Our meta-analysis is also limited by the absence of very large trials. The six largest
trials that evaluated the impact of low-dose aspirin in preeclampsia recruited women
after 16 weeks' gestation.[36 ]
[37 ]
[38 ]
[39 ]
[40 ]
[41 ] The absence of studies showing no beneficial effects in the funnel plot suggests
the possibility of publication bias. Moreover, the small number of studies that reported
the prevalence of severe preeclampsia and/or preterm preeclampsia precludes the interpretation
of funnel plots for those outcomes. However, the great homogeneity of the results
between the studies included in our meta-analysis for severe preeclampsia suggests
a good validity of our findings. Two eligible studies were excluded because they did
not report the cases of mild preeclampsia, preventing the comparison between severe
and mild disease.[26 ]
[27 ] However, adding those studies to the analysis would have only strengthened the association
of low-dose aspirin and risk reduction of severe preeclampsia (six studies, RR: 0.18,
95% CI: 0.08 to 0.41). These two studies were included in the eight studies that did
not differentiate between mild and severe preeclampsia and therefore could explain
the important effect of aspirin found in that subgroup.

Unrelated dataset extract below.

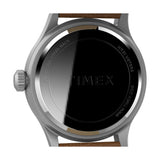Timex Men's Expedition Scout 40mm Watch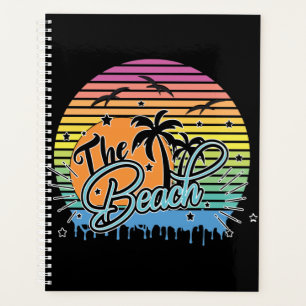 Agenda La Playa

Our meta-analysis included studies that recruited women at high risk for preeclampsia
using a wide variety of inclusion criteria, and the majority of the women had a previous
history of preeclampsia. We believe that definitive trials are required to determine
whether low-dose aspirin can prevent the adverse maternal and perinatal consequences
of severe preeclampsia in high-risk women who may be identified through predictive
screening programs.[42 ]
[43 ]
[44 ]
[45 ] Such trials should consider evaluating the role of aspirin resistance combined,
or not, with adjustment of aspirin dosage.[42 ]
[46 ]
[47 ]
[48 ] Based on the current study, such large-scale trials should aim to decrease the risk
of the adverse maternal and perinatal outcomes associated with severe rather than
mild preeclampsia.
In conclusion, our meta-analysis confirms that low-dose aspirin initiated between
7 and 16 weeks' gestation is associated with a significant reduction in severe preeclampsia,
in a population of women identified at high risk for preeclampsia.